Julian Gerighty, the film's creative director, and Navid Khaveri, its narrative director, told IGN that they do not want "Outlaws" to be "too big" a game.

Gerighty further described "Outlaws" as "a very dense and rich open-world adventure that [players] can explore at their own rhythm," and assured that the game is "definitely not a 200- or 300-hour epic, uncompletable RPG." In other words, Ubisoft's claim is clearly that less is more.

Longer games can be great, offering a world that keeps you hooked for weeks or months and never lets you go afterwards. But done poorly, it can be an endless grind and a repetition of to-do lists, and the marketing promise of a huge, epic game with endless entertainment and triple-digit runtimes feels more like a threat than a promise.

As for whether the rebellion against too-long games will become a trend, some players are increasingly cringing at the bloated game sizes, and now developers are stepping back from the game-length race: with "The Outer Worlds," "Pentiment," and With the upcoming "Avowed," RPG studio Obsidian is deliberately targeting medium-length games, promising depth and replayability rather than scale.

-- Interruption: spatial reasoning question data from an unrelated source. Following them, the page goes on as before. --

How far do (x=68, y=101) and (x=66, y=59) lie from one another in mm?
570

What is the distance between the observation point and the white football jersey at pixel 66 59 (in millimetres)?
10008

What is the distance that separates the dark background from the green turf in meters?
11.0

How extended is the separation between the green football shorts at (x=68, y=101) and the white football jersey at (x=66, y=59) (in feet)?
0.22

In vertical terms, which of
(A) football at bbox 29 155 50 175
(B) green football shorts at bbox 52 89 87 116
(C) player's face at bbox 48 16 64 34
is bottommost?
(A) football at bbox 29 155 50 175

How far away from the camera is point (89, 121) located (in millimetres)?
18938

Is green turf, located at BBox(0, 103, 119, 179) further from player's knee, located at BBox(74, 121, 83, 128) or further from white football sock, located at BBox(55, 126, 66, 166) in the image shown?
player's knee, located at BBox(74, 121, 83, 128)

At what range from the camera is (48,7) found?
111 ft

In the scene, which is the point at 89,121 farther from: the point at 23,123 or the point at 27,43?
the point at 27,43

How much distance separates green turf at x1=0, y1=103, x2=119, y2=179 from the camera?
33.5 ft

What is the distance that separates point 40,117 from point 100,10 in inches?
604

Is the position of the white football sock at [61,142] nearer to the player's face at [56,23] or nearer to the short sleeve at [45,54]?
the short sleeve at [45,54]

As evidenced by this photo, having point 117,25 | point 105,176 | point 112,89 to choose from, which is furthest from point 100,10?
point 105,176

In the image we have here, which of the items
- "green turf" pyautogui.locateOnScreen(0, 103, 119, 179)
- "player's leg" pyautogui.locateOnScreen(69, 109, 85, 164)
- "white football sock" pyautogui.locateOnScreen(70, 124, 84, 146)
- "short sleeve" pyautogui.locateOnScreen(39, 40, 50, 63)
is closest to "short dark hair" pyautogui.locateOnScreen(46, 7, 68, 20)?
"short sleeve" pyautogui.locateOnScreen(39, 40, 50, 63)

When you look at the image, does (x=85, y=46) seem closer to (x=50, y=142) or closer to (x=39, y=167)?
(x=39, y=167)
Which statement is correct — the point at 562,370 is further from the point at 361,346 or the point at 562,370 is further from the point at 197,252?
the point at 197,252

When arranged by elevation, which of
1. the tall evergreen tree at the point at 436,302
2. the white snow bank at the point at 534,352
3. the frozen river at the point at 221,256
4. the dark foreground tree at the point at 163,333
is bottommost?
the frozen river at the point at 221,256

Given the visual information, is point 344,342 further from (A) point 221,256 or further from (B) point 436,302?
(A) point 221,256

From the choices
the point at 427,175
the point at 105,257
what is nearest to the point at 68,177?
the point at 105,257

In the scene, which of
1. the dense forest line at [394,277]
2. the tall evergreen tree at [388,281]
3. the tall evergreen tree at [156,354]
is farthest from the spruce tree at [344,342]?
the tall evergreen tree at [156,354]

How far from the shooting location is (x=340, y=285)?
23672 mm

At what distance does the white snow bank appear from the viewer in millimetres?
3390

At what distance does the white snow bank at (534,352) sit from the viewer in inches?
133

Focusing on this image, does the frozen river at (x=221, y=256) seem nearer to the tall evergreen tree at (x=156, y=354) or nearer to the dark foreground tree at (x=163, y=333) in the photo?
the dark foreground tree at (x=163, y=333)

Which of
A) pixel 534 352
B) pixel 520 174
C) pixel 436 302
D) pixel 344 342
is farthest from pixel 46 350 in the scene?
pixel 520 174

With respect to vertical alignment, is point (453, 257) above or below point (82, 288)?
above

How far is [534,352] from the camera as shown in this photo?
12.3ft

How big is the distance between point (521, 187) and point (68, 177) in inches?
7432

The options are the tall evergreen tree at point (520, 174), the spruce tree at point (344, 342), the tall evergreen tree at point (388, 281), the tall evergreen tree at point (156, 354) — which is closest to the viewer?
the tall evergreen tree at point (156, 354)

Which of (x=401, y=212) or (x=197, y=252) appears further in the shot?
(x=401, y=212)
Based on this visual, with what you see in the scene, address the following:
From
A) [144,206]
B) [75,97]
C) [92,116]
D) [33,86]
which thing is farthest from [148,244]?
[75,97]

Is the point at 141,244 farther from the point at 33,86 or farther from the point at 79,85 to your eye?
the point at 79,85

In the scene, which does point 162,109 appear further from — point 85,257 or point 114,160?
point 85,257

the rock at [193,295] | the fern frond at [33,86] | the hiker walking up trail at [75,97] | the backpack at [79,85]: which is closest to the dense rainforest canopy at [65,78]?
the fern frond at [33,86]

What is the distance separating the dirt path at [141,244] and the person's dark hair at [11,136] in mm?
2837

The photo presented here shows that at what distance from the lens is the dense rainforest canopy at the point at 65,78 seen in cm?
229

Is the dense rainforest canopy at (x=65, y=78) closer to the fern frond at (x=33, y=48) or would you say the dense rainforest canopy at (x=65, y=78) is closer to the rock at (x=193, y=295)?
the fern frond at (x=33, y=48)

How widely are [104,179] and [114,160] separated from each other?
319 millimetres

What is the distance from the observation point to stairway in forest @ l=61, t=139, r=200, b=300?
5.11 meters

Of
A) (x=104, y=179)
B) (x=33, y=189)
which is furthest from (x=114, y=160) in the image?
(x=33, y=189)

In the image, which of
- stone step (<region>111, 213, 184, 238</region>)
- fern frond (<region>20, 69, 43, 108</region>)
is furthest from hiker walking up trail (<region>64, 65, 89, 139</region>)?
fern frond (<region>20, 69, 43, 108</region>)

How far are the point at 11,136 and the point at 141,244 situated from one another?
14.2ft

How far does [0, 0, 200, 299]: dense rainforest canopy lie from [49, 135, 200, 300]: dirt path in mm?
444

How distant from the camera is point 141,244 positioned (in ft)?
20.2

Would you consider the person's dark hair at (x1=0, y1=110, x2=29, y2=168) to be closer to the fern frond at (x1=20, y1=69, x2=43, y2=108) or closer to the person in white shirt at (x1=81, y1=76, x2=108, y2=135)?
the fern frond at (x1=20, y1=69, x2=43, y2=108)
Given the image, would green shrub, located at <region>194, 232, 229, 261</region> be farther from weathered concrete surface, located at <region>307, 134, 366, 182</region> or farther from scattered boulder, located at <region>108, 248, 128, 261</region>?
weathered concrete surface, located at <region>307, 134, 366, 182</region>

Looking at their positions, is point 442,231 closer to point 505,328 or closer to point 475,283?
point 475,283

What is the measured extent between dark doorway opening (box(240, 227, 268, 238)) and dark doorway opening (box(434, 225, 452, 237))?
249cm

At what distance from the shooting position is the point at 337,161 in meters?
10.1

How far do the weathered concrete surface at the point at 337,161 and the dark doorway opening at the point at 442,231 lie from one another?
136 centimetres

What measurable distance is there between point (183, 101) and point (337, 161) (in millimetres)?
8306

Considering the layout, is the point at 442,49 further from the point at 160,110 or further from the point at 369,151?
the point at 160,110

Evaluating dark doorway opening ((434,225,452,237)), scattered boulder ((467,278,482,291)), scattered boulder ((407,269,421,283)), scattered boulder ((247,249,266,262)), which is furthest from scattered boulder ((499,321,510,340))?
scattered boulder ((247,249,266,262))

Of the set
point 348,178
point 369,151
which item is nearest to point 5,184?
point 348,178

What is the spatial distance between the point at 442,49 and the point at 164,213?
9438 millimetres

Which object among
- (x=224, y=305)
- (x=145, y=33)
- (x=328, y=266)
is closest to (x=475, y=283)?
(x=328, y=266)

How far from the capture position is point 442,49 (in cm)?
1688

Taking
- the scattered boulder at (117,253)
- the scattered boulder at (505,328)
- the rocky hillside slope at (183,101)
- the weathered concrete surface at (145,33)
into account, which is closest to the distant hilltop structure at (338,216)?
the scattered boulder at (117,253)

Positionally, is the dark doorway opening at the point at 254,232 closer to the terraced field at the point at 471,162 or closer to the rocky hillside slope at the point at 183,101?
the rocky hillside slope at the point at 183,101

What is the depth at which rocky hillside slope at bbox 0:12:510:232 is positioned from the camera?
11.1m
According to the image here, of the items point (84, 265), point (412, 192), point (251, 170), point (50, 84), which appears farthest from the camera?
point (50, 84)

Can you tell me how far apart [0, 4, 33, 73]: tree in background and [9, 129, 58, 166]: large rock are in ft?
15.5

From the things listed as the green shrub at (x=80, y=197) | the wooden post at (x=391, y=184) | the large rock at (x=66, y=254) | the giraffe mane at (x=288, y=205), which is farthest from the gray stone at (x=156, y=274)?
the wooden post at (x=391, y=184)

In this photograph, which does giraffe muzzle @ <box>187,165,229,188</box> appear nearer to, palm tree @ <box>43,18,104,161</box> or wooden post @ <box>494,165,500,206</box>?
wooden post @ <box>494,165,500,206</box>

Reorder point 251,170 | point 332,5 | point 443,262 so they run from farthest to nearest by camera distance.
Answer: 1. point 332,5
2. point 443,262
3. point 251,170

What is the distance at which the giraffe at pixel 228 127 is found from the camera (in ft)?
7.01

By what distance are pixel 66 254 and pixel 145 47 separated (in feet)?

It is particularly interesting that the team at Ubisoft has taken this stance. The publisher's Tennozan titles "Far Cry" and "Assassin's Creed" have become synonymous with ever-expanding checklists and sprawling, dot-picture open worlds. The switch to "Outlaw" appears to be a deliberate response to criticism of such games.

While I wish most games were more focused and streamlined, most games are not "Starfield" or "Baldur's Gate 3." that Fall 2023's monster RPG double punch has enough to live up to its bold play time promise. In my opinion, if you want to make a 300-hour RPG, you better have more than five years and hundreds of developers all over the world.